On the plus side they’re attached to the high-voltage PCB with nothing more exotic than some M3 screws, so they can be easily removed for potential modification or reuse. At the center of the grid are four UV LEDs which serve as the “bait” to bring the bugs in. Now as we’ve learned from the COVID pandemic, not all UV LEDs are created equal, and these are probably only good for attracting bugs. (Oh wait.)

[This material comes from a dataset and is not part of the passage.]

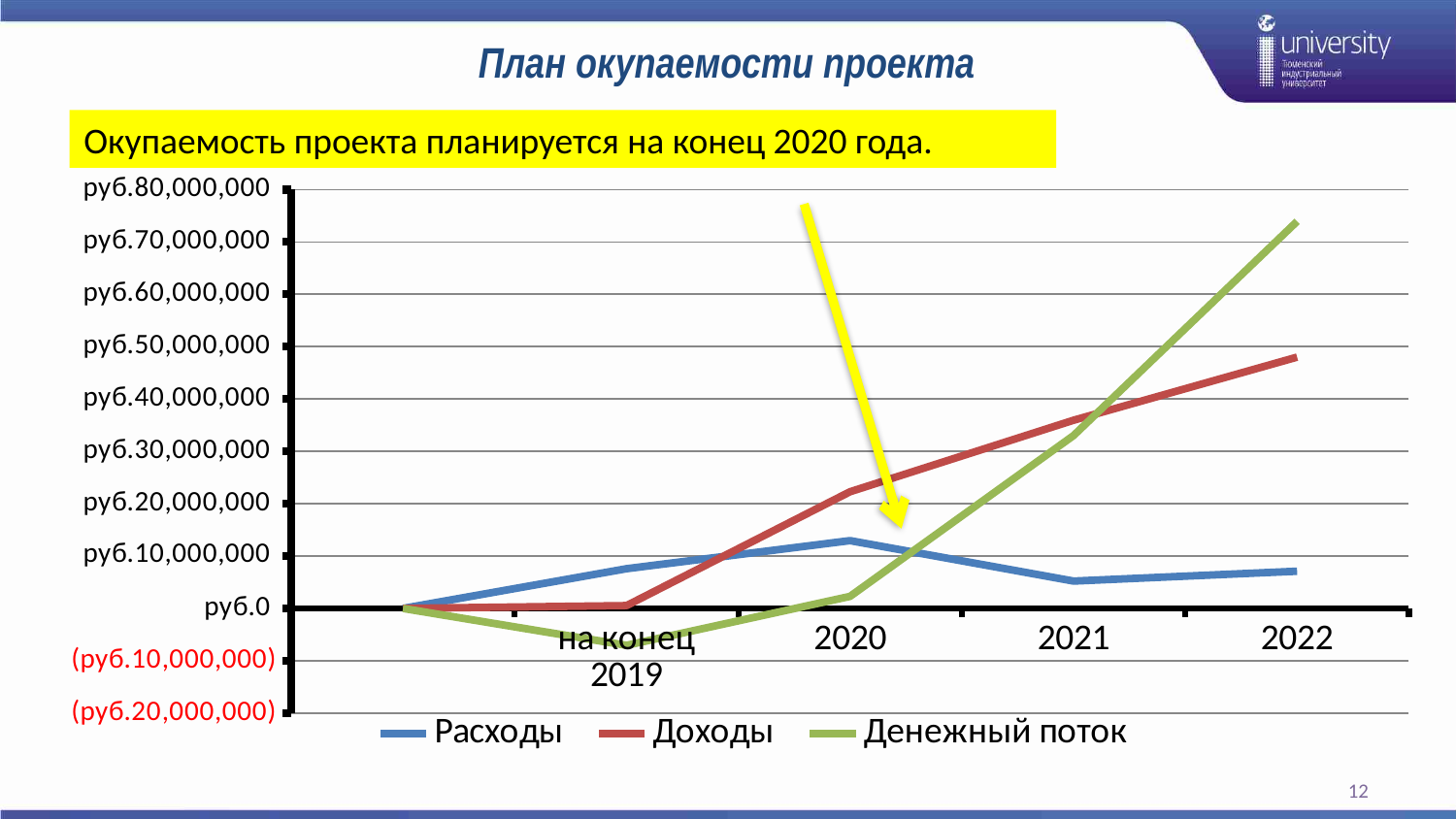
Is the value of Денежный поток in 2022 greater or less than руб.60,000,000? greater Does the Доходы line rise or fall from 'на конец 2019' to 2022? rise In which year does the Расходы line reach its highest value? 2020 What kind of chart is shown on the slide? line chart What are the three series named in the legend? Расходы, Доходы, Денежный поток Is the value of Денежный поток at 'на конец 2019' greater or less than руб.0? less Is the value of Доходы in 2022 greater or less than руб.40,000,000? greater Which series has the highest value in 2022? Денежный поток In 2020, which is larger: Доходы or Расходы? Доходы What is the title of the slide containing the chart? План окупаемости проекта How many series does the legend list? 3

Taking a look at the back of the HV PCB, we can see just how simple of an arrangement we’re dealing with. There’s no transformer involved, just a basic voltage multiplier circuit using four pairs of diodes and capacitors. That gives a maximum potential of a little under 500 VDC when running at 120 VAC here in the US, which as far as I can tell, is exceptionally poor for a bug zapper. A quick perusal of Amazon shows even the relatively cheap models are advertising grid voltages of 3 to 4 kV.
For the record, I didn’t lose count. The fifth capacitor off to the left side with the pair of diodes is being used to provide the power for the UV LEDs on the other side of the board, and doesn’t appear to be connected to the HV side of things.
Master of None
So on the top we have a pretty ho-hum LED bulb, and on the bottom, a photogenic but ultimately anemic bug zapper. Through a pair of legitimately hacked dimmer ICs, the user has the ability to turn off the LEDs, but the high voltage zapper is live whenever the power is supplied. Though to be fair, it’s hard to imagine a scenario in which somebody would buy one of these things but not want to use the zapper function.
I can’t say that it’s poorly built, in fact, I was somewhat impressed by how competently everything seemed to be put together. But functionally, I’d be hesitant to pay the full $20 USD MRSP. If you’ve got a bug problem, you’d be better served with a real zapper that has a bigger UV light source (often a small fluorescent bulb) and a more powerful HV source. That said, if you see one of these drifting around the clearance rack for a buck or two, it’s probably worth salvaging its internal components to power your high voltage adventures.